Hepatocyte-like cells derived from human induced pluripotent stem cells using small molecules: implications of a transcriptomic study

Abstract

Background: Hepatocyte-like cells (HLCs) derived from human induced pluripotent stem cells (iPSCs) hold great promise in toxicological applications as well as in regenerative medicine. Previous efforts on hepatocyte differentiation have mostly relied on the use of growth factors (GFs) to recapitulate developmental signals under in vitro conditions. Recently, the use of small molecules (SMs) has emerged as an attractive tool to induce cell fate transition due to its superiority in terms of both quality and cost. However, HLCs derived using SMs have not been well characterized, especially on the transcriptome level.

Methods: HLCs were differentiated from human iPSCs using a protocol that only involves SMs and characterized by transcriptomic analysis using whole genome microarrays.
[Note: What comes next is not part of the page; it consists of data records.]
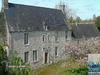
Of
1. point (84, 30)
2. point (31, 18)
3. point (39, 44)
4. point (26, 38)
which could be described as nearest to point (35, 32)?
point (26, 38)

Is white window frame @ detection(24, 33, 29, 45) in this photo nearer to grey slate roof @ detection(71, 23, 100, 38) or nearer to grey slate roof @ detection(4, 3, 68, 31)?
grey slate roof @ detection(4, 3, 68, 31)

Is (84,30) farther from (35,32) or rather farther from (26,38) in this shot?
(26,38)

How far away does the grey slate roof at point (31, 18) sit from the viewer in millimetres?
19947

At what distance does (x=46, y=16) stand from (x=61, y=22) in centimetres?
370

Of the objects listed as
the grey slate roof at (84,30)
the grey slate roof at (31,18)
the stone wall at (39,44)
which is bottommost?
the stone wall at (39,44)

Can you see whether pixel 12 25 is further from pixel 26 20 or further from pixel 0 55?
pixel 0 55

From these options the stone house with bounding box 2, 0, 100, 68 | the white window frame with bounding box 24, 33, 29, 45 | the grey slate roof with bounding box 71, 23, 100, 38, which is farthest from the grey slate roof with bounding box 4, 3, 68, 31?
the grey slate roof with bounding box 71, 23, 100, 38

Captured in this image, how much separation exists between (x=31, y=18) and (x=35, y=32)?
8.75 feet

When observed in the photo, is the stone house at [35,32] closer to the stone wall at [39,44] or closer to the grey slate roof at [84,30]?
the stone wall at [39,44]

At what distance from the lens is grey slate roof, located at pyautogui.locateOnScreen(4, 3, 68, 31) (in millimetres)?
19947

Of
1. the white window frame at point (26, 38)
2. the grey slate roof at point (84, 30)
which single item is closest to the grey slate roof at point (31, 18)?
the white window frame at point (26, 38)

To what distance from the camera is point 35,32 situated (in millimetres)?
21875

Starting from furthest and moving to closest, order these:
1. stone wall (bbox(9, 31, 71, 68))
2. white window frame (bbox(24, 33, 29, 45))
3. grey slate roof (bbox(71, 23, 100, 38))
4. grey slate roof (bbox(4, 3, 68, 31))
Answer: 1. grey slate roof (bbox(71, 23, 100, 38))
2. white window frame (bbox(24, 33, 29, 45))
3. grey slate roof (bbox(4, 3, 68, 31))
4. stone wall (bbox(9, 31, 71, 68))

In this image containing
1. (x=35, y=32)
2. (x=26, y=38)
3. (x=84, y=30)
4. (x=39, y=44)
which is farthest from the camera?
(x=84, y=30)
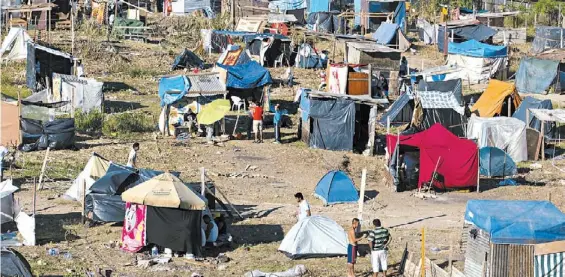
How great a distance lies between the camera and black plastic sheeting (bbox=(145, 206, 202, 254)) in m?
20.1

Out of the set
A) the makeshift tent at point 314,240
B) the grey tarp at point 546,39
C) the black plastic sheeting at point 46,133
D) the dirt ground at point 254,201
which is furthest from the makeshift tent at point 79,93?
the grey tarp at point 546,39

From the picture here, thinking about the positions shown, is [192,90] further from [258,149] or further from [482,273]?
[482,273]

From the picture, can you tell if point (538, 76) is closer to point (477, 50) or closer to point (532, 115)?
point (477, 50)

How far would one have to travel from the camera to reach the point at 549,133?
109 ft

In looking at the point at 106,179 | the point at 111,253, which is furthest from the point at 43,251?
the point at 106,179

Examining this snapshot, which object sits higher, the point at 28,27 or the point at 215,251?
the point at 28,27

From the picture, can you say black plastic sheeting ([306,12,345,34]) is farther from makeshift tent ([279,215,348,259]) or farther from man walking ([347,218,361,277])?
man walking ([347,218,361,277])

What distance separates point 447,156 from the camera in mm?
26797

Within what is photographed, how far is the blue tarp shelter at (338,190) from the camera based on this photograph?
82.2 feet

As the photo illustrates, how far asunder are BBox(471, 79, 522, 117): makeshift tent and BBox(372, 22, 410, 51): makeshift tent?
47.4 ft

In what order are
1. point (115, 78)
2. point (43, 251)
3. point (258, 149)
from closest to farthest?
point (43, 251), point (258, 149), point (115, 78)

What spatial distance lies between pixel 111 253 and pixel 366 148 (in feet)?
41.3

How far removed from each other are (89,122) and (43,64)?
6.04m

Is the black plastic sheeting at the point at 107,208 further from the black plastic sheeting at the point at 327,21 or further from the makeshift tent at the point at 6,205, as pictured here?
the black plastic sheeting at the point at 327,21
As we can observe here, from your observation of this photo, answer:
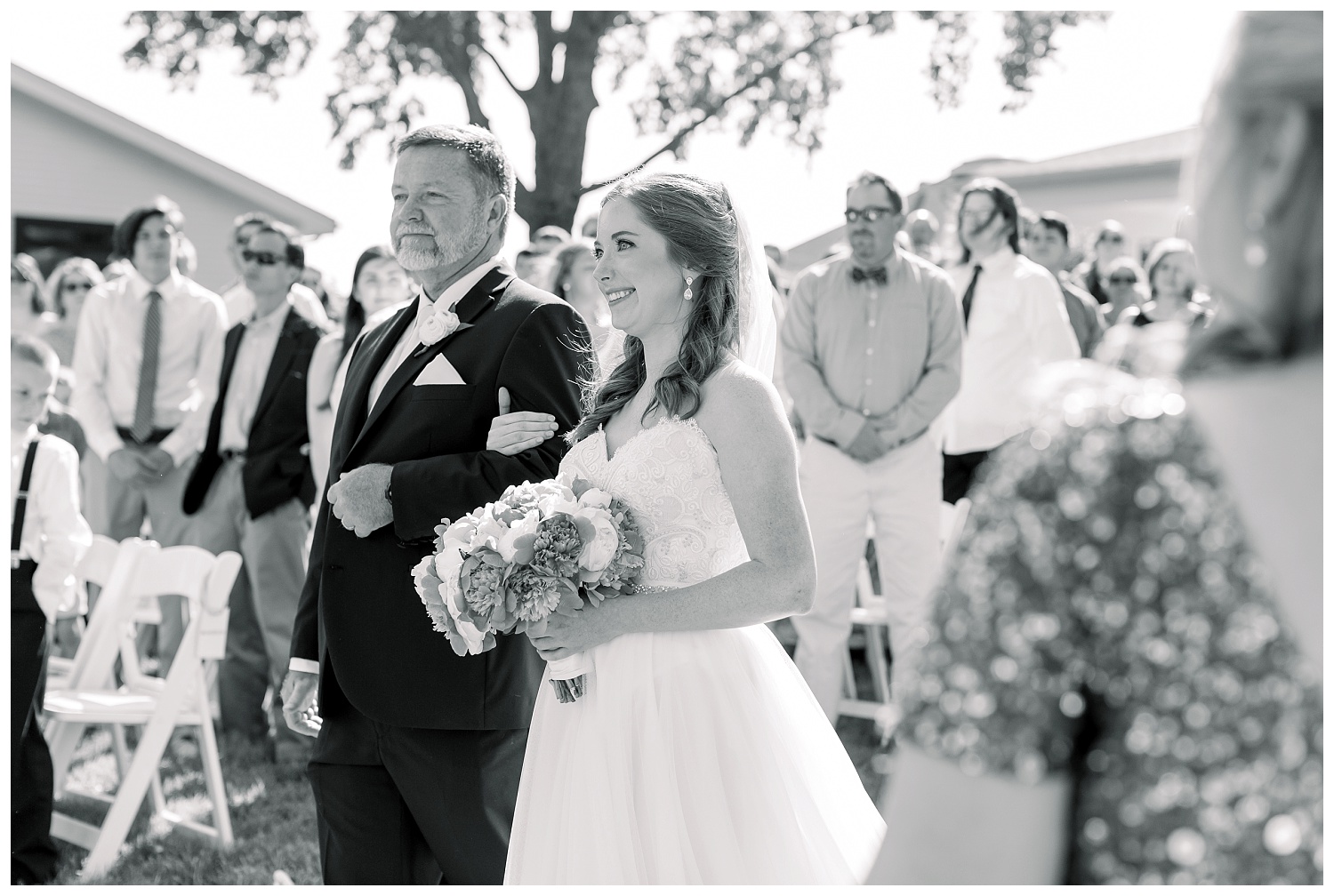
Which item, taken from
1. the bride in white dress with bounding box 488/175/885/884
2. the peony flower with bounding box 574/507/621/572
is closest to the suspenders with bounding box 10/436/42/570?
the bride in white dress with bounding box 488/175/885/884

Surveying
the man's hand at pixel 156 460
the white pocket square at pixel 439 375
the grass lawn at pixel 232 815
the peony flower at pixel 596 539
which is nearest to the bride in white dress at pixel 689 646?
the peony flower at pixel 596 539

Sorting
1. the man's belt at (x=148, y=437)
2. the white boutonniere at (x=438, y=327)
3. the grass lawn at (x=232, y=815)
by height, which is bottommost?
the grass lawn at (x=232, y=815)

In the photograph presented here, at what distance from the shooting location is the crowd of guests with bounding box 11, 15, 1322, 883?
Answer: 3.43 feet

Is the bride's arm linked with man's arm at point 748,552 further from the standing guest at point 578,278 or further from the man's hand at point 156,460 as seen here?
the man's hand at point 156,460

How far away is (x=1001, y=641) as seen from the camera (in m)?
1.07

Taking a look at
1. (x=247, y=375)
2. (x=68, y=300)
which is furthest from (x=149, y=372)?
(x=68, y=300)

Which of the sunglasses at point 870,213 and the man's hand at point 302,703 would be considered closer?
the man's hand at point 302,703

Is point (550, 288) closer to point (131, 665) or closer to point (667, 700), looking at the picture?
point (131, 665)

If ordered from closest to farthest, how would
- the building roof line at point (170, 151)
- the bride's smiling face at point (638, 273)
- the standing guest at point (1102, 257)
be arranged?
the bride's smiling face at point (638, 273)
the standing guest at point (1102, 257)
the building roof line at point (170, 151)

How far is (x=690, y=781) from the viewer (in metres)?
2.77

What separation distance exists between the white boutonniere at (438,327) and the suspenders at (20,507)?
2.47 m

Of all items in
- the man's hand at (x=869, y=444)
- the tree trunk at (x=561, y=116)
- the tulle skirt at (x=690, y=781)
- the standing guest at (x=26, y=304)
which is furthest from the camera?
the tree trunk at (x=561, y=116)

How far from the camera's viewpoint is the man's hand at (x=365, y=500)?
328 cm

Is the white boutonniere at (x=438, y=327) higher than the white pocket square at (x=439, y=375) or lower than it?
higher
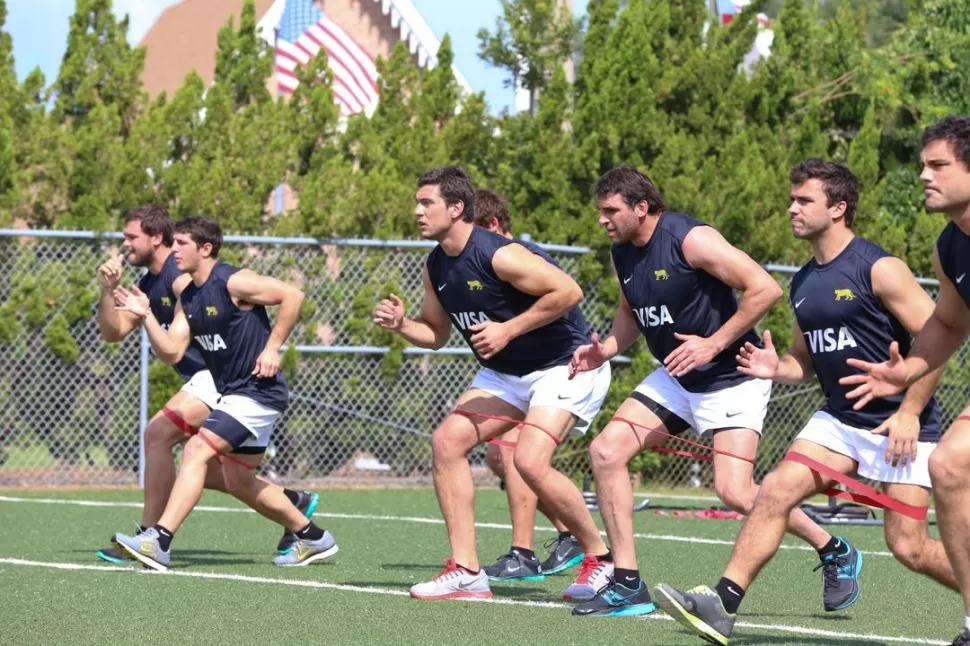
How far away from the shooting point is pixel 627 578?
747 centimetres

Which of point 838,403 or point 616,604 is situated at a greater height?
point 838,403

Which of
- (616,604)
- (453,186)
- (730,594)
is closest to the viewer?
(730,594)

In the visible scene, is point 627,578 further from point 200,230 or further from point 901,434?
point 200,230

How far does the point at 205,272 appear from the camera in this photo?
9.88 metres

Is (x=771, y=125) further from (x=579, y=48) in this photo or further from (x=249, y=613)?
(x=249, y=613)

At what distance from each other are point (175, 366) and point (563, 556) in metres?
2.81

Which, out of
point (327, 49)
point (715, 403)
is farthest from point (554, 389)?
point (327, 49)

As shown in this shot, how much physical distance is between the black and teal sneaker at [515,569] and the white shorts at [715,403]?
1.63m

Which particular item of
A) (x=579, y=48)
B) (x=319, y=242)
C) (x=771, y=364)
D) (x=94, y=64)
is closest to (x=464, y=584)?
(x=771, y=364)

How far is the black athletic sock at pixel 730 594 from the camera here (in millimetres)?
6340

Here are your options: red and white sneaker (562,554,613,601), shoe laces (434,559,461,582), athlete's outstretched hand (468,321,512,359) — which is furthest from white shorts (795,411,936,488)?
shoe laces (434,559,461,582)

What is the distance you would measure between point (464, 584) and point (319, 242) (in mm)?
8216

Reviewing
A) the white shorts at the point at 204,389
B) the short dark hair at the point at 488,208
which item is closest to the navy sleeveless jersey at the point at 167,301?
the white shorts at the point at 204,389

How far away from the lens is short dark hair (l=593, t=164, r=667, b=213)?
7641 millimetres
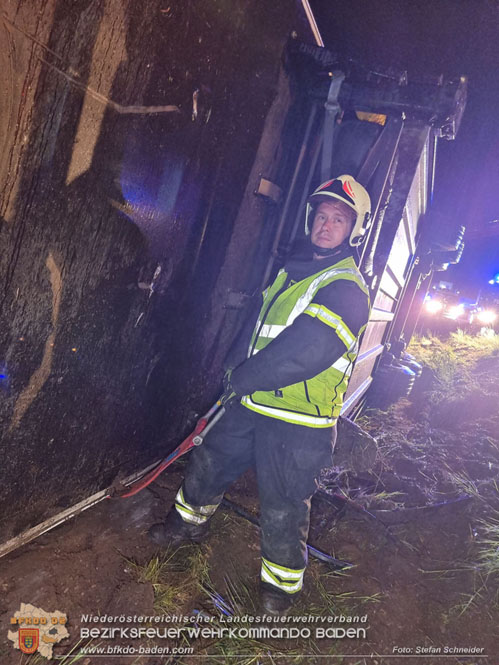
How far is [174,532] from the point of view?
232 cm

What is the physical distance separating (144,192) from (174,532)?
6.98 ft

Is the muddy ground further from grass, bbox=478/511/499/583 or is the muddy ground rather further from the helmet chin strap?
the helmet chin strap

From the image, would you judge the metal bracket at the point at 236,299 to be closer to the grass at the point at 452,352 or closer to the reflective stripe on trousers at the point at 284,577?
the reflective stripe on trousers at the point at 284,577

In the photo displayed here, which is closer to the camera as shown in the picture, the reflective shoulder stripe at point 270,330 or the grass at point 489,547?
the reflective shoulder stripe at point 270,330

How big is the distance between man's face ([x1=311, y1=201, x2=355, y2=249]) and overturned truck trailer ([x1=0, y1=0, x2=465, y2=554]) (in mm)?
680

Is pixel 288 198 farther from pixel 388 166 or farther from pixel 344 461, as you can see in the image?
pixel 344 461

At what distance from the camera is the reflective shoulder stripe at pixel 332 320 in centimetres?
187

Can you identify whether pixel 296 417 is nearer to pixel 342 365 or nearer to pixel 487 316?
pixel 342 365

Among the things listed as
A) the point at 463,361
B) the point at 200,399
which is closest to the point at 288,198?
the point at 200,399

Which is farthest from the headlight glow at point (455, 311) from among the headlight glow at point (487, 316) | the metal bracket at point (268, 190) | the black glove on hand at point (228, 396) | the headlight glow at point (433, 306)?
the black glove on hand at point (228, 396)

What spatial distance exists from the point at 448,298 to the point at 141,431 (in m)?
22.5

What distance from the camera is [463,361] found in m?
11.7

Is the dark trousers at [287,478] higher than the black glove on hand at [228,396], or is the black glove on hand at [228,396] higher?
the black glove on hand at [228,396]

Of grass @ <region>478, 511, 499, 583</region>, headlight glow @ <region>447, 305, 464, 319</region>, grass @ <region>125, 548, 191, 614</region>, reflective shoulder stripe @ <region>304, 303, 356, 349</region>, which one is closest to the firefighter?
reflective shoulder stripe @ <region>304, 303, 356, 349</region>
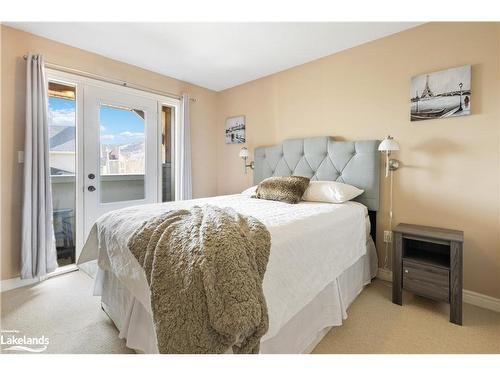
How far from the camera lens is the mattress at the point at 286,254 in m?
1.17

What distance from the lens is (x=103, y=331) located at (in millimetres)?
1692

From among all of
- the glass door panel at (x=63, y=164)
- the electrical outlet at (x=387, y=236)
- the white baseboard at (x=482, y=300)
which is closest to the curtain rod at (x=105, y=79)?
the glass door panel at (x=63, y=164)

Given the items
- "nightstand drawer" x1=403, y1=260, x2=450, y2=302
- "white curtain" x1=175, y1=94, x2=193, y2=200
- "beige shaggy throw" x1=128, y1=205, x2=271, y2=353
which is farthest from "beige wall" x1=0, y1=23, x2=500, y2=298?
"beige shaggy throw" x1=128, y1=205, x2=271, y2=353

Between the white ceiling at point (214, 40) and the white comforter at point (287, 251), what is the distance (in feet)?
5.50

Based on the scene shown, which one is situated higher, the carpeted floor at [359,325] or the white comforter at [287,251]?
the white comforter at [287,251]

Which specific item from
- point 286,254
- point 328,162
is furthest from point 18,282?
point 328,162

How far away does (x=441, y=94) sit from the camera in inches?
81.8

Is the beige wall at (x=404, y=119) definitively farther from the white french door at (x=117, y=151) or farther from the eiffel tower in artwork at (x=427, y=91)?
the white french door at (x=117, y=151)

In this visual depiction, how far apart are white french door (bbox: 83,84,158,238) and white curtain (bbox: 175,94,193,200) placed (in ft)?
1.11

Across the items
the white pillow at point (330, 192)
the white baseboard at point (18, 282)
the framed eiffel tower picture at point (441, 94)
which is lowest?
the white baseboard at point (18, 282)

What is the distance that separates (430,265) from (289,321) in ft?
4.26

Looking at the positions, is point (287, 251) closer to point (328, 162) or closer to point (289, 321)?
point (289, 321)

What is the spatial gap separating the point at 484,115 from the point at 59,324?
3.61 meters
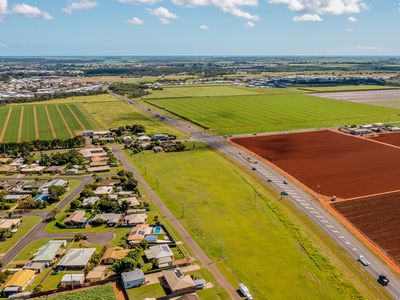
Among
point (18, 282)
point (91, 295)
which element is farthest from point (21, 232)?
point (91, 295)

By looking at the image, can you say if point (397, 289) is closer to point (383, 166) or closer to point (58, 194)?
point (383, 166)

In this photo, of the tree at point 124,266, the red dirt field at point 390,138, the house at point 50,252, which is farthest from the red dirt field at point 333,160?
the house at point 50,252

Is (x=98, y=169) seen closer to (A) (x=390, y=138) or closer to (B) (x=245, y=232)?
(B) (x=245, y=232)

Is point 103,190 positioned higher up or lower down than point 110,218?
higher up

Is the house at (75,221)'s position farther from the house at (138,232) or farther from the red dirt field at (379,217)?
the red dirt field at (379,217)

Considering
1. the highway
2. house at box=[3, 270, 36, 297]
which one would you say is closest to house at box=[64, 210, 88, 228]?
house at box=[3, 270, 36, 297]

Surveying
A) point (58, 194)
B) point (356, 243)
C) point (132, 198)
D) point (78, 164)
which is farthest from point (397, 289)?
point (78, 164)
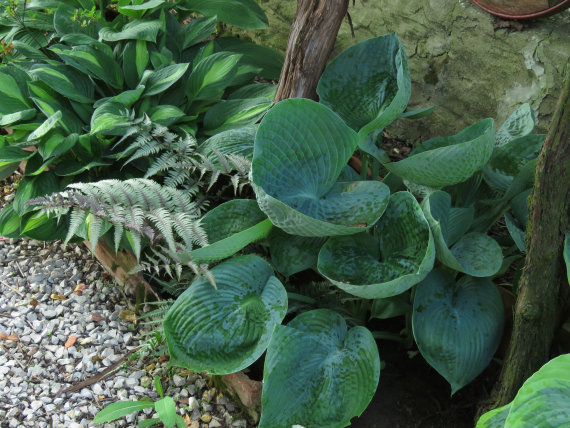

Results: HLCs derived using the SM protocol (HLC_SM) displayed specific hepatic marker expression and demonstrated key hepatic functions. Transcriptomic analysis of the SM-driven differentiation defined a hepatocyte differentiation track and characterized the expression of some key marker genes in major stages of hepatocyte differentiation. In addition, HLC_SM were scored with CellNet, a bioinformatics tool quantifying how closely engineered cell populations resemble their target cell type, and compared to primary human hepatocytes (PHHs), adult liver tissue, fetal liver tissue, HLCs differentiated using GFs (HLC_GF), and commercially available HLCs. Similar to HLC_GF, HLC_SM displayed a mixed phenotype of fetal and adult hepatocytes and had relatively low expression of metabolic enzymes, transporters, and nuclear receptors compared to PHHs. Finally, the differentially expressed genes in HLC_SM compared to HLC_GF and to PHHs were analyzed to identify pathways and upstream transcription regulators which could potentially be manipulated to improve the differentiation of HLCs.

Conclusions: Overall, the present study demonstrated the usefulness of the SM-based hepatocyte differentiation method, offered new insights into the molecular basis of hepatogenesis and associated gene regulation, and suggested ways for further improvements in hepatocyte differentiation in order to obtain more mature HLCs that could be used in toxicological studies.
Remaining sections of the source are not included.